§ Passage
━━━━━━━━━━━━━━━━━━━━
An Idea Whose Time Has Come: Two Presidents, Two Parties, and the Battle for the Civil Rights Act of 1964
Page 21
Mitchell and Rauh had tangled with Johnson over his watering-down of the 1957 and 1960 laws. Now, however, the president offered a pleasant surprise. While he acknowledged that he would oppose any efforts to strengthen H.R. 7152 in the House—honoring the Kennedy administration’s compromise with Bill McCulloch the previous fall—the new president also assured his visitors that he would not brook weakening the bill in the Senate, either.
“I don’t care how long it takes,” Johnson said. “I don’t care if the Senate doesn’t do one other piece of business this year, you’ve got to keep this bill on the floor … You can tell anybody, the President of the United States doesn’t care if this bill is there forever. We are not going to have anything else hit the Senate floor until this bill is passed.”
For the moment, the challenge remained to get the bill out of the House Rules Committee, which was currently holding its fifth hearing on H.R. 7152 under Judge Smith’s stubborn, slow-walking command. The chairman had begun his promised review on January 9, around a big table in the committee’s compact hearing room, H-313, on the House side of the Capitol. He pronounced the bill “as full of booby traps as a dog is full of fleas.”
Manny Celler, testifying that same day in support of the bill, was more accurate in summing up the prevailing feeling about the civil rights movement, and by implication the bill, when he told Smith, “You can no more stop it than you can stop the tide … The die is cast, the movement cannot be stayed.”
Indeed, the day before Johnson’s meeting with Mitchell and Rauh, the president’s chief congressional nose counter, Larry O’Brien, had told him that there appeared to be 220 House members in support of the bill’s passage, two more than needed for a discharge petition to succeed, and for the bill to pass. So pressure was building on the eighty-year-old Judge Smith, who had begun to renege on his pledge to hold expeditious hearings and was instead dragging them out in a last stand.
“He was a fox,” Representative John Dingell of Michigan would recall. “His great skill was to make you think he was agreeing with you and that you had a commitment, which you never did. And so everybody would think they had a deal with him, and they didn’t.”
John Lindsay’s aide Robert Kimball, who had been assigned to shadow Smith’s hearings, got another perspective when he ran into the judge in a hallway one day as the hearings approached. “He thought he was too old to be doing it and others should step up,” Kimball would recall. “The judge knew that they were going to be beaten and he had to go down fighting. He said to me, ‘You’re going to run over us.’”
Smith’s reaction to his anticipated defeat was to torture his witnesses all the more. When Bill McCulloch testified on January 15 that the bill was “comprehensive in scope but moderate in application,” Smith demanded to know who had written the compromise version. “I assisted in writing this bill,” McCulloch replied, adding that “staff people on the Judiciary Committee participated in redrafting this bill, duly constituted and appointed and confirmed people in the Department of Justice helped write the bill—the same general people who often help in writing difficult and technical bills which are considered by the Judiciary Committee.” With this careful phrasing, McCulloch glossed lightly over the crucial roles played by Burke Marshall and Nick Katzenbach, which was what Smith was driving at in the first place. When Smith asked how it was that the Judiciary Committee had allowed McCulloch a “whole minute” to explain the bill before the lightning-fast vote in October, McCulloch just smiled and said, “Because of my receding red hair.”
━━━━━━━━━━━━━━━━━━━━
§ Given information

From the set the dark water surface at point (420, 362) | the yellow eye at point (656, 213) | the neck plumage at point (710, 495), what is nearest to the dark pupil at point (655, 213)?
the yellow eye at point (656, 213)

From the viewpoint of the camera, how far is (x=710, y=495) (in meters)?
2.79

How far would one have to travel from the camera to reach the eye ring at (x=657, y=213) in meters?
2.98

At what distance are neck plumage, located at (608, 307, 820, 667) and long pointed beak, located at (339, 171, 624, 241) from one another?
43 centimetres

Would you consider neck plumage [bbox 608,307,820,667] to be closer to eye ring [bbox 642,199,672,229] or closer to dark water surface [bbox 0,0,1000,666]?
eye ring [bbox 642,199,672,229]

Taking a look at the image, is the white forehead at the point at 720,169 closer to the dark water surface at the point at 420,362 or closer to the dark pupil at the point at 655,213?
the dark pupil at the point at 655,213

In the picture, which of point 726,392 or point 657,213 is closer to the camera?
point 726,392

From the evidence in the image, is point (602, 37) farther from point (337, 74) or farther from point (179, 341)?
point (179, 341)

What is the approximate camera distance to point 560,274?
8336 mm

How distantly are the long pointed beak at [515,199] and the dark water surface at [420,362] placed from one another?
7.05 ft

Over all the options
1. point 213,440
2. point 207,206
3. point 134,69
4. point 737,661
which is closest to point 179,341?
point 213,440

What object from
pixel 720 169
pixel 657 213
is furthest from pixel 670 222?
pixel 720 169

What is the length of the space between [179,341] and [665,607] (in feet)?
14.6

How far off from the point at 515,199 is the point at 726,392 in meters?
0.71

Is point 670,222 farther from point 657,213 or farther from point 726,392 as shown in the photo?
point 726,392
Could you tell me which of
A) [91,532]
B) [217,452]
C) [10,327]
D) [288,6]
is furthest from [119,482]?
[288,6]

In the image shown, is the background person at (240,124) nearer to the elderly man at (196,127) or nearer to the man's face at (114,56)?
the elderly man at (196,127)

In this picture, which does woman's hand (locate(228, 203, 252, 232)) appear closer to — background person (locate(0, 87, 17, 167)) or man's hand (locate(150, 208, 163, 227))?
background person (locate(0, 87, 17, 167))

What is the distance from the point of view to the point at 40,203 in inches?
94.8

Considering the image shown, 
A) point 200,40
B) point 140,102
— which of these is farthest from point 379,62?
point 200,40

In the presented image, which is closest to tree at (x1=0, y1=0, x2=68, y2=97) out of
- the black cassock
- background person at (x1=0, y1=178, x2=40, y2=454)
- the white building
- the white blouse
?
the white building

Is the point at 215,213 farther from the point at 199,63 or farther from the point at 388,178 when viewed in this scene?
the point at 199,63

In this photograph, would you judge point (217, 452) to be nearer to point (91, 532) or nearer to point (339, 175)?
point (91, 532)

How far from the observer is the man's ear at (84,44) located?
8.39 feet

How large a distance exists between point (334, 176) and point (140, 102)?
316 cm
━━━━━━━━━━━━━━━━━━━━
§ Your tasks
a) In the Civil Rights Act passage, on what date did Bill McCulloch testify before the House Rules Committee?
b) Proceed with the Civil Rights Act passage, picking up after its final sentence.
The listing was drawn from a different source than the passage on the Civil Rights Act.

§ Answer list
a) January 15

b)
Smith bearded McCulloch about the seeming unfairness of hotel barbershops being covered by the law while independent ones would not be. McCulloch replied by citing the case of a black Ohioan who had recently successfully sued a barber under a seventy-five-year-old state antidiscrimination law, only to have Smith rejoin, “They do strange things in Ohio.” McCulloch then simply quoted from “The Present Crisis,” James Russell Lowell’s nineteenth-century antislavery poem:
New occasions teach new duties
Time makes ancient good uncouth
They must upward still and onward
Who would keep abreast of truth.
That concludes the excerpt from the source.